How YC Startups Use AI: Agents, OCR, and Prompt Engineering with Mercoa (YC W23)
An interview with Sandeep Dinesh, Co‑Founder and CTO of Mercoa (YC W23), on building AI agents, doing OCR with LLMs, and lessons learned from AI in the trenches
Y Combinator is the highest-profile startup incubator and one of the loudest advocates of LLM adoption. They report that roughly a quarter of their portfolio lets AI write 95 percent of its code, and that nearly every new company touches AI in some way.

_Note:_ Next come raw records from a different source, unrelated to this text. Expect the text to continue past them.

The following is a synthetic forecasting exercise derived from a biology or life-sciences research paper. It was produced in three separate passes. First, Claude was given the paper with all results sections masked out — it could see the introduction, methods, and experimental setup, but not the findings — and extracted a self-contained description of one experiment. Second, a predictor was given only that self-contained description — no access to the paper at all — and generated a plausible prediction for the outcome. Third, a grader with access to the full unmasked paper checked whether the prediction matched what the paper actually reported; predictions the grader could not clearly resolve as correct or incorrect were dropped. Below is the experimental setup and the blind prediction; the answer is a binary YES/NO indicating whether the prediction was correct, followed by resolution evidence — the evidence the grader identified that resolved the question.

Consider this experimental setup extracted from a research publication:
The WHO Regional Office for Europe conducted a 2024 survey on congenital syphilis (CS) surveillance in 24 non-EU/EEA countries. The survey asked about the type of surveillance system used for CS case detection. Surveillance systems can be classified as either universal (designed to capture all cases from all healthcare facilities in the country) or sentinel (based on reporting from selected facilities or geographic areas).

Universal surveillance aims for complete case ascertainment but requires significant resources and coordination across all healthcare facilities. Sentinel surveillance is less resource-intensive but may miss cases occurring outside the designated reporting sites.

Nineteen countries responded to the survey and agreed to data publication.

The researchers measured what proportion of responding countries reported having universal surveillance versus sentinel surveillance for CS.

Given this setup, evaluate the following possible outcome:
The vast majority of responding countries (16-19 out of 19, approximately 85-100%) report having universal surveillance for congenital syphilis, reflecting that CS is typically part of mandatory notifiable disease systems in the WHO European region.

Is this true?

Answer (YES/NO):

Mercoa fits that mold. The Winter 2023 batch company turns accounts-payable rails into an AI-powered bill-pay agent, and its CTO, Sandeep Dinesh (formerly my colleague at Google), has been shipping LLM features since the GPT-3.5 era.
In this interview we cover:
The state-machine AI agent architecture behind Mercoa’s payment product
Prompt-engineering tactics their team refined in production
How they pick models and tools (Gemini, GPT-4, BAML, Stagehand)
Advice for founders and engineers who want to move faster with AI
Interviewer: Bill Prin, AI Engineering Report
Bill: Quick intro – what is Mercoa?
Sandeep: Mercoa is an embedded accounts‑payable and accounts‑receivable platform. We sell to vertical SaaS, banks, and payment issuers such as Mercury or Brex. Their end customers are businesses that handle thousands of bills each month.
Recently we pivoted to an AI agent that pays invoices with virtual credit cards. The agent processes invoices, figures out whether the vendor will accept card, navigates the payment portal or checkout page, and executes the payment.
What are some of the ways you’ve used AI and LLMs to build features that help customers or otherwise give your business an advantage?
Sandeep: Back in the GPT‑3.5 days we dumped invoice text into ChatGPT with a structured prompt. It outperformed specialized OCR APIs that cost ten cents per document and struggled with layout variation. It was a bit surprising that these much more general language-focused models would outperform specialized computer vision techniques, but ultimately their ability to handle the slight imperfections in the input is where they came out ahead. Today we run Gemini 2.5 Pro for vision OCR. No fine‑tuning.
After one-shotting the invoice page through an LLM, we pipe the raw text into BAML so it can extract the fields it needs into clean JSON.
What are some of your lessons learned about AI Engineering based on that experience?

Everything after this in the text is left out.